Begin by having each child pick a farm animal they want to create. It is helpful to have some photographs printed out from a farm trip or some farm books as a reference point. Demonstrate how you can use the different cardboard shapes to make the body parts. “Let’s look at the pig. It has a body. Hmm, this large piece would work well. What else does the pig have? A head! Let’s glue this smaller piece on as a head.” Show how you can brush a small amount of glue on the cardboard to stick pieces together.

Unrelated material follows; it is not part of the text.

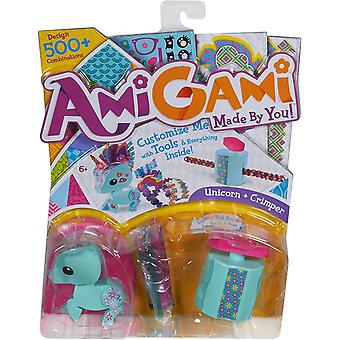 Amigami blue unicorn  with crimper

Remind your children that the glue will take time to dry and the cardboard animals needs to remain on the table. Next add the construction paper, felt pieces, and buttons. Demonstrate how you only need a small amount of glue to stick the pieces on the cardboard.
Like with all children’s art projects it is important to focus on the process over the product. If your child wants to make his sheep pink with 7 eyes go for it! The process of creating art and exploring the materials is more important than how the art looks in the end.
TIME TO MAKE THE CARDBOARD BARN!
What would a farm be without a place to keep the animals? You will need large pieces of cardboard for this fun barn activity! Begin by cutting three large rectangles of equal size (I use a large sharp knife). Tape them together with packing tape or masking tape (you can use duck tape, but it is harder to paint over). Next cut a large trapezoid shaped cardboard piece to fit on top as the roof. Secure it with more tape. Cut a rectangle shaped hole at the bottom of your rectangle to make a door. Give your children red paint (be brave!) and paint the whole cardboard barn. Be prepared that this will be a little messy. If you are concerned with the mess place newspaper on the floor of the painting area. Quinn noticed that the barn we visited had white Xs on it so he added those too!
Your children can play with their animals in the barn too. We sang “Old MacDonald Had a Farm” and used the animals as props. So much fun!